*** Dataset records Section Begins ***

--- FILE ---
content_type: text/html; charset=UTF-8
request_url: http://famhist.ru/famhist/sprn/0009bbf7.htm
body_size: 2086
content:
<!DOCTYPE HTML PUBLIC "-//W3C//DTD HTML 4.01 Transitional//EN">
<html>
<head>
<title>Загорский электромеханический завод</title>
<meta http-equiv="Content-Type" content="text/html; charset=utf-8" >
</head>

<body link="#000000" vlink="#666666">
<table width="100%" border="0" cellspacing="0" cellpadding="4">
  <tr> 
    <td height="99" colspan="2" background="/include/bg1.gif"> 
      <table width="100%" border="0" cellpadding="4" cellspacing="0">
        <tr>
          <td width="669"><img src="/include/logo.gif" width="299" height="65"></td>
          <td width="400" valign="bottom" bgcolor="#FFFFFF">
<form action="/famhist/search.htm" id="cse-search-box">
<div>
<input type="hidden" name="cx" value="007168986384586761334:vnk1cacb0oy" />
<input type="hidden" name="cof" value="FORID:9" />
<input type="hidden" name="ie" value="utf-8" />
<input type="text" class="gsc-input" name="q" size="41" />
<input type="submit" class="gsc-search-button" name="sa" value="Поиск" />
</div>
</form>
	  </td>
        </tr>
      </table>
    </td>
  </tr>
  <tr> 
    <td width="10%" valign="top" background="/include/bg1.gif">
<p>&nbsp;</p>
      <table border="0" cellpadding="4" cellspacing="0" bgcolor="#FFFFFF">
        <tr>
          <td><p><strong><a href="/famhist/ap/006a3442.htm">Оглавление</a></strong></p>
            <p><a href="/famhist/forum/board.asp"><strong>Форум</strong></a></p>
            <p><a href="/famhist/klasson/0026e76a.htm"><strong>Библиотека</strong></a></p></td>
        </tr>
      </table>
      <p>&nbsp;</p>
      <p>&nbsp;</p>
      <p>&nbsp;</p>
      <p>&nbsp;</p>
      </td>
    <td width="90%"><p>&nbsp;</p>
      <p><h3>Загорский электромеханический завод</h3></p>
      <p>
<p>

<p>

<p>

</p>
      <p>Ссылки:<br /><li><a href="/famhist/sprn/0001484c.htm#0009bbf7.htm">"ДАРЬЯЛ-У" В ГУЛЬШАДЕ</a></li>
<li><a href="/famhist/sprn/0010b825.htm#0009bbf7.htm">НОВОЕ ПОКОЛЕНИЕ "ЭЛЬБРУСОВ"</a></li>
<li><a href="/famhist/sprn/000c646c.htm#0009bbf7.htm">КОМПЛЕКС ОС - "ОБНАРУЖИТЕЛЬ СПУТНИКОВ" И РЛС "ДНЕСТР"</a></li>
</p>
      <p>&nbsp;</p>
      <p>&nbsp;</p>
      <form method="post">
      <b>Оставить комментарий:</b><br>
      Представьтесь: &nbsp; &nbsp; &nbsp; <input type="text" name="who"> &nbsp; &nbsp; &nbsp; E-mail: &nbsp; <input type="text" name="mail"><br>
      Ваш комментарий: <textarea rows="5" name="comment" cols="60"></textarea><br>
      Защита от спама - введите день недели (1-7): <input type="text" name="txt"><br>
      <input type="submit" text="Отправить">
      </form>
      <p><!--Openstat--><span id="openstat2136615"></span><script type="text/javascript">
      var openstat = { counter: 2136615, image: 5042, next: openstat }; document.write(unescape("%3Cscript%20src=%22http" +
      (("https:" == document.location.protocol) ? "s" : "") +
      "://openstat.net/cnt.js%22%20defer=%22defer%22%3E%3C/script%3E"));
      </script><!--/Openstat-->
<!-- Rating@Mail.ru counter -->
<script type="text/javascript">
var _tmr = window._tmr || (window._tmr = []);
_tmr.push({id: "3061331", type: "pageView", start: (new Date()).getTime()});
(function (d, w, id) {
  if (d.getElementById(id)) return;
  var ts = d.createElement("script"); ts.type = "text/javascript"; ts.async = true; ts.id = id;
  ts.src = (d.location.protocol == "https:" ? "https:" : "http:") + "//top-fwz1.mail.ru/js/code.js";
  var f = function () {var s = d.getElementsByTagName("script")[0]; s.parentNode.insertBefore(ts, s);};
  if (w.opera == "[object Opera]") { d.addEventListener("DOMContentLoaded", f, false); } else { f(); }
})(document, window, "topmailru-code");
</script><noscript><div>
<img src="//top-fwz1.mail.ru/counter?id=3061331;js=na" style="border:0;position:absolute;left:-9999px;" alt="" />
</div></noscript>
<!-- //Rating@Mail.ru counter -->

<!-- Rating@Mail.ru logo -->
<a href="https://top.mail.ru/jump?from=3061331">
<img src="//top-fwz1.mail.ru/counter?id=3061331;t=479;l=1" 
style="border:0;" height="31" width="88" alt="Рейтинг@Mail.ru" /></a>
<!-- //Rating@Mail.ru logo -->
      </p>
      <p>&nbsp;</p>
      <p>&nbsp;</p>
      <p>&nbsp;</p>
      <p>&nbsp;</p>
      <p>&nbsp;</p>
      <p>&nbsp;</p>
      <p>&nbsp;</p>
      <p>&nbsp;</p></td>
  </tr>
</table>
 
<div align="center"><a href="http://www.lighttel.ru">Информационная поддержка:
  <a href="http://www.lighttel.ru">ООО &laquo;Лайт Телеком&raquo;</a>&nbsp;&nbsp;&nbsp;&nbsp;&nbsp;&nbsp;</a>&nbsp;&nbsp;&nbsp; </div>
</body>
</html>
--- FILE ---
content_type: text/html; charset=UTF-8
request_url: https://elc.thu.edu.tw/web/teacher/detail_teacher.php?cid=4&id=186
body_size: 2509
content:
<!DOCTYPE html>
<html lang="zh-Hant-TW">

*** Dataset records Section Ends ***

** Required work **
Show every line of the material above in which "Rating" is present.

** Solved exercise **
<!-- Rating@Mail.ru counter -->
<!-- //Rating@Mail.ru counter -->
<!-- Rating@Mail.ru logo -->
<!-- //Rating@Mail.ru logo -->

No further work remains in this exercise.